[DATA TO PROCESS]
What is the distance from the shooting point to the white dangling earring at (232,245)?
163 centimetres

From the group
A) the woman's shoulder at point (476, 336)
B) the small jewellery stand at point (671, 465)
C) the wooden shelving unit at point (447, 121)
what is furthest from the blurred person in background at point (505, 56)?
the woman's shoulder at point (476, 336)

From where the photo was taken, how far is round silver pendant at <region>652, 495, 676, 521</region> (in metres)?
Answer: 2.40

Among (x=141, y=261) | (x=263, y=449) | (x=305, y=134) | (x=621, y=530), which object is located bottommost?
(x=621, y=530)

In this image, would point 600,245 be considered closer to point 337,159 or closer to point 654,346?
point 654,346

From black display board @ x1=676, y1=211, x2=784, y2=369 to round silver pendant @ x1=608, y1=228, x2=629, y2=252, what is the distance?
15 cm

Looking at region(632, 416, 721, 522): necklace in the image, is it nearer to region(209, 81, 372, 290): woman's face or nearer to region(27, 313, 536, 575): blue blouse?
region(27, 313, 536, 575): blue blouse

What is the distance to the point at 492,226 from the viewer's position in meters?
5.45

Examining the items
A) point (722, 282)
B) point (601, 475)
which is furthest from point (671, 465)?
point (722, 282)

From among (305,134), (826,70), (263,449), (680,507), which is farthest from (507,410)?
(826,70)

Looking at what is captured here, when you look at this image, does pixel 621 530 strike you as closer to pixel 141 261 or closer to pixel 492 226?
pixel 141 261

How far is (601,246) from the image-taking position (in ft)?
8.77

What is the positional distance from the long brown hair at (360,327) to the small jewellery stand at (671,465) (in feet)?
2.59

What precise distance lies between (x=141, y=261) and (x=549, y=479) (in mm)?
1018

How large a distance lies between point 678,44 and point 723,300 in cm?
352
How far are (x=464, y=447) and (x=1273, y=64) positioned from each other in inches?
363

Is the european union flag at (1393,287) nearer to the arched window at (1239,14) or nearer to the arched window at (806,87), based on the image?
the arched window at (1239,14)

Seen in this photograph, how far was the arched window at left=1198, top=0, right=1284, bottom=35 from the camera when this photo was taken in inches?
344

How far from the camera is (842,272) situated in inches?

[PROBLEM DESCRIPTION]
Copy out all of the data above word for word, with every line unchanged.

[OUTPUT BELOW]
What is the distance from the shooting point to the white dangling earring at (232,245)?
163 centimetres

From the group
A) the woman's shoulder at point (476, 336)
B) the small jewellery stand at point (671, 465)
C) the wooden shelving unit at point (447, 121)
what is furthest from the blurred person in background at point (505, 56)?
the woman's shoulder at point (476, 336)

From where the photo was taken, how far is round silver pendant at <region>652, 495, 676, 521</region> (in metres)?
Answer: 2.40

Among (x=141, y=261) | (x=263, y=449) | (x=305, y=134) | (x=621, y=530), which object is located bottommost?
(x=621, y=530)

In this image, would point 600,245 be considered closer to point 337,159 or closer to point 654,346?
point 654,346

From black display board @ x1=676, y1=211, x2=784, y2=369 to round silver pendant @ x1=608, y1=228, x2=629, y2=252, what is the distance?
15 cm

Looking at region(632, 416, 721, 522): necklace in the image, is it nearer to region(209, 81, 372, 290): woman's face or nearer to region(27, 313, 536, 575): blue blouse?
region(27, 313, 536, 575): blue blouse

What is the distance to the point at 492,226 from the viewer's position in meters?
5.45

Examining the items
A) point (722, 282)
B) point (601, 475)
which is furthest from point (671, 465)?
point (722, 282)

From among (305,134), (826,70), (263,449), (680,507), which is farthest from (507,410)?
(826,70)

Looking at what is captured here, when you look at this image, does pixel 621 530 strike you as closer to pixel 141 261 or closer to pixel 492 226?
pixel 141 261

How far is (601,246) from the image-taking position (in ft)?
8.77

What is the positional distance from the long brown hair at (360,327) to the small jewellery stand at (671,465) (in feet)?
2.59

What precise distance lies between (x=141, y=261) and (x=549, y=479) (in mm)?
1018

How large a distance lies between point 678,44 and point 723,300 in cm?
352
How far are (x=464, y=447) and (x=1273, y=64) positioned from each other in inches?
363

Is the european union flag at (1393,287) nearer to the arched window at (1239,14) or nearer to the arched window at (806,87), based on the image?
the arched window at (1239,14)

Seen in this photograph, how far was the arched window at left=1198, top=0, right=1284, bottom=35 from the camera when this photo was taken in inches?
344

How far from the camera is (842,272) situated in inches?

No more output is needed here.